Researchers predict SSNs, crack algorithm putting identities at risk

By Robert Westervelt, News Editor 07 Jul 2009 | SearchSecurity.com

Security Wire Daily News Digg This!     StumbleUpon     Del.icio.us

Social Security numbers have a predictable pattern, according to researchers at Carnegie Mellon University, who have developed a reliable method of cracking a person's SSN based on data gleaned from multiple sources, including profiles on social networking sites.

SearchSecurity.com: To get security news and tips delivered to your inbox, click here to sign up for our free newsletter.

The researchers cracked the algorithm, guessing the first five digits of a SSN on the first try for 44% of people born after 1988. The method is even more reliable with a 90% success rate of cracking SSNs of individuals born after 1988 in less populated states. In fewer than 1,000 attempts, the researchers could identify a complete SSN in 8.5% of those born after 1988, "making SSNs akin to 3-digit financial PINs."

In their paper, "Predicting Social Security Numbers from Public Data," researchers Alessandro Acquisti and Ralph Gross said they observed a correlation between an individual's SSN and their birth data. The duo said they gathered the data from profiles on social networking sites, data brokers, voter registration lists, online white pages and the publicly available Social Security Administration's Death Master File.

"Our results highlight the unexpected privacy consequences of the complex interactions among multiple data sources in modern information economies and quantify privacy risks associated with information revelation in public forums," the researchers wrote in their paper, published Monday in the National Academy of Sciences journal. "Unless mitigating strategies are implemented, the predictability of SSNs exposes them to risks of identify theft on mass scales."

Protecting Social Security numbers: How to avoid HIPAA Social Security number compliance violations: It can be difficult to decipher what a HIPAA Social Security number violation is.
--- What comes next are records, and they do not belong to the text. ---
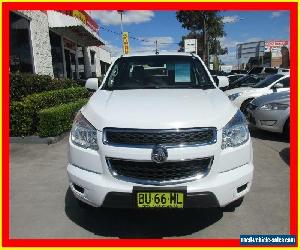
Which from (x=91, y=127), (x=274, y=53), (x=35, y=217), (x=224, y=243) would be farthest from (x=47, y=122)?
(x=274, y=53)

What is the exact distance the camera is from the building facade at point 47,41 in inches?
558

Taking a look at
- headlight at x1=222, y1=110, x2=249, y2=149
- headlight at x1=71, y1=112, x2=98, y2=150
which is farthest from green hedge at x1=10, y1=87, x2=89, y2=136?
headlight at x1=222, y1=110, x2=249, y2=149

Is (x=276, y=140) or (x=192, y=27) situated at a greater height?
(x=192, y=27)

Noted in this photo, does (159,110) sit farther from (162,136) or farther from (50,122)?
(50,122)

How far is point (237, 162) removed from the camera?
3.50 m

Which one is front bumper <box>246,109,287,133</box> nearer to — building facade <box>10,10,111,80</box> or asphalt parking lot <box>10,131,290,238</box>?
asphalt parking lot <box>10,131,290,238</box>

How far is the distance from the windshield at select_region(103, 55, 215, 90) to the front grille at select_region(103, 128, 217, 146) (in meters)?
1.52

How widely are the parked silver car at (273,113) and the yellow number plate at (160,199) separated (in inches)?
215

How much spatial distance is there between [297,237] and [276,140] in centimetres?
475

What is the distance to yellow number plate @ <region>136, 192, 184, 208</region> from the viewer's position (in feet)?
10.8

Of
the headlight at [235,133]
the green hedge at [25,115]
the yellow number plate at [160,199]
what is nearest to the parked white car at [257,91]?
the green hedge at [25,115]

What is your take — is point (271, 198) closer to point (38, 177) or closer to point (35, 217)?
point (35, 217)

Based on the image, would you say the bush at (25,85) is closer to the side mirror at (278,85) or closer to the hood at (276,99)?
the hood at (276,99)

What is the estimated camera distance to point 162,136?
128 inches
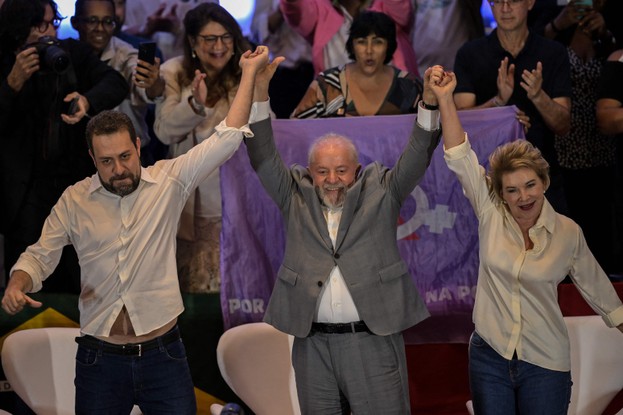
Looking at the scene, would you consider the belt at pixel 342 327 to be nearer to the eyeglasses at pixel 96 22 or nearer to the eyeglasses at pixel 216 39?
the eyeglasses at pixel 216 39

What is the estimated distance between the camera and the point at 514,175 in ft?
15.4

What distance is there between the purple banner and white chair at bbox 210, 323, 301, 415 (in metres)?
0.34

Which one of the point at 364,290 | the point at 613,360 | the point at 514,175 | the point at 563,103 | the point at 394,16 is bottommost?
the point at 613,360

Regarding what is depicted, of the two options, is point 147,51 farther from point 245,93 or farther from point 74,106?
point 245,93

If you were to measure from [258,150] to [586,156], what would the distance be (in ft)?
8.56

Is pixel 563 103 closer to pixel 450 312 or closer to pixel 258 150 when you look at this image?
pixel 450 312

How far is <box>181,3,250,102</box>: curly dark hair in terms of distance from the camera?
6.37 meters

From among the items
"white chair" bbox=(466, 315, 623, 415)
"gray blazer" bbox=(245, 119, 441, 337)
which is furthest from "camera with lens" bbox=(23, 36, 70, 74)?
"white chair" bbox=(466, 315, 623, 415)

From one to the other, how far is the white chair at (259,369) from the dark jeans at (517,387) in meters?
1.23

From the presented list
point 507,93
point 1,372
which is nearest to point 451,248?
point 507,93

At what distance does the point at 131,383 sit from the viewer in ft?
15.9

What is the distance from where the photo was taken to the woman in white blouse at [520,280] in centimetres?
471

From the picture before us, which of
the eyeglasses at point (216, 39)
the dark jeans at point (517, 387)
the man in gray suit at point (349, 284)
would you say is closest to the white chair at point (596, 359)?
the dark jeans at point (517, 387)

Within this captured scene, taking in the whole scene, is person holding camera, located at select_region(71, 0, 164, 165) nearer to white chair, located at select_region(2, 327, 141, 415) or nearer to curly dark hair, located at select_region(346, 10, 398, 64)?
curly dark hair, located at select_region(346, 10, 398, 64)
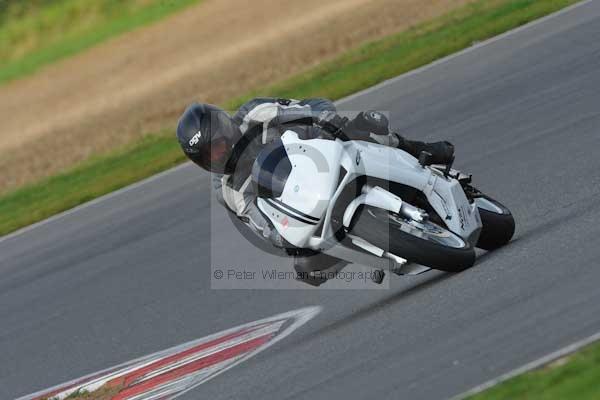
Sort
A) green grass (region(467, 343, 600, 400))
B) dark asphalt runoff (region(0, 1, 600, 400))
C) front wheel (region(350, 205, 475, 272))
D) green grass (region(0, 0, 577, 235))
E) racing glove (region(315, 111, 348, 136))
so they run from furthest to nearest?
green grass (region(0, 0, 577, 235)) < racing glove (region(315, 111, 348, 136)) < front wheel (region(350, 205, 475, 272)) < dark asphalt runoff (region(0, 1, 600, 400)) < green grass (region(467, 343, 600, 400))

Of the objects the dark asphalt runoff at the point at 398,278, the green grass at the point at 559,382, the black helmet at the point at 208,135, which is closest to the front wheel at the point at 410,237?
the dark asphalt runoff at the point at 398,278

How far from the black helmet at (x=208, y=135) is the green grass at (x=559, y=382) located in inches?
97.7

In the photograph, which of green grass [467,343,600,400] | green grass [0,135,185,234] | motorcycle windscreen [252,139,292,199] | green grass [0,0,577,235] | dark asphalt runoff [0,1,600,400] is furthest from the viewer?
green grass [0,0,577,235]

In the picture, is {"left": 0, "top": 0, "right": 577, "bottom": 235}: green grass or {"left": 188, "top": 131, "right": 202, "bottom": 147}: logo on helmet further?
{"left": 0, "top": 0, "right": 577, "bottom": 235}: green grass

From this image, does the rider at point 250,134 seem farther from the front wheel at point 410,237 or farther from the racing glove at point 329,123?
the front wheel at point 410,237

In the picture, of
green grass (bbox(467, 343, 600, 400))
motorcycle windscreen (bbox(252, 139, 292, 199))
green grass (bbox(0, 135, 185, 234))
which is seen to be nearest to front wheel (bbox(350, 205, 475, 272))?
motorcycle windscreen (bbox(252, 139, 292, 199))

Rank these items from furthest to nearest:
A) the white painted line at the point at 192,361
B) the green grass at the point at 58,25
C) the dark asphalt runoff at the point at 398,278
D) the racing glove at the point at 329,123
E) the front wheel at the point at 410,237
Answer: the green grass at the point at 58,25 → the white painted line at the point at 192,361 → the racing glove at the point at 329,123 → the front wheel at the point at 410,237 → the dark asphalt runoff at the point at 398,278

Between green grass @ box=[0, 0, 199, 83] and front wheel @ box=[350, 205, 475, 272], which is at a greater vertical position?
green grass @ box=[0, 0, 199, 83]

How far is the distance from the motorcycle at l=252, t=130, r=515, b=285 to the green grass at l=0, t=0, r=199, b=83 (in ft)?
59.1

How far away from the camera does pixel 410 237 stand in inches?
251

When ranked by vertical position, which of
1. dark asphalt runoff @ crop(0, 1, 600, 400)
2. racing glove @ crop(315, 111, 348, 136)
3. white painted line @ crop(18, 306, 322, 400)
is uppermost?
racing glove @ crop(315, 111, 348, 136)

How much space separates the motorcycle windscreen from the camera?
21.4 feet

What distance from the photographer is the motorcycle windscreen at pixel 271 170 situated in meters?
6.53

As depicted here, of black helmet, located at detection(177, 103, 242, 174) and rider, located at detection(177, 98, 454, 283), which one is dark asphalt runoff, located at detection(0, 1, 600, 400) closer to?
rider, located at detection(177, 98, 454, 283)
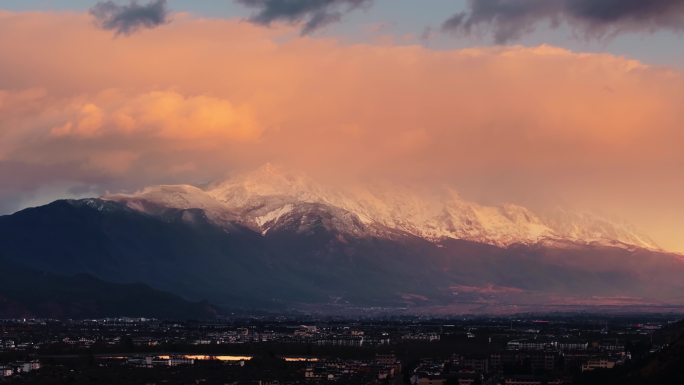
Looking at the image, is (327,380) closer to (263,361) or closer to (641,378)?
(263,361)

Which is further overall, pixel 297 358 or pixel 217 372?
pixel 297 358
In this information security management expert response, David Mortman explains how to avoid HIPAA violations. How to implement and enforce a social networking security policy: For a new generation of employees entering the workforce, social networking isn't a luxury, it's a necessity.   Trust eroding as social engineering attacks climb in 2009, says Kaspersky expert: Kaspersky Lab researchers have tracked more than 25,000 malware samples spreading through social networks in 2009.

The less populated the state, the easier it was for the researchers to crack a SSN. The researchers said they used a brute-force matching algorithm to guess the last 4 digits of a person's SSN.

"For smaller states and recent years, the [success rate] rises to 60% -- with some of our predictions matching complete, 9-digit SSNs at the very first attempt," the researchers said.

It is also somewhat easy for a person to get the final four digits through mass spear phishing emails. Using social engineering, a person could be tricked into giving up a portion of their SSN. In addition, it could be less costly to rent out a botnet than hack into a merchant's database, the researchers concluded.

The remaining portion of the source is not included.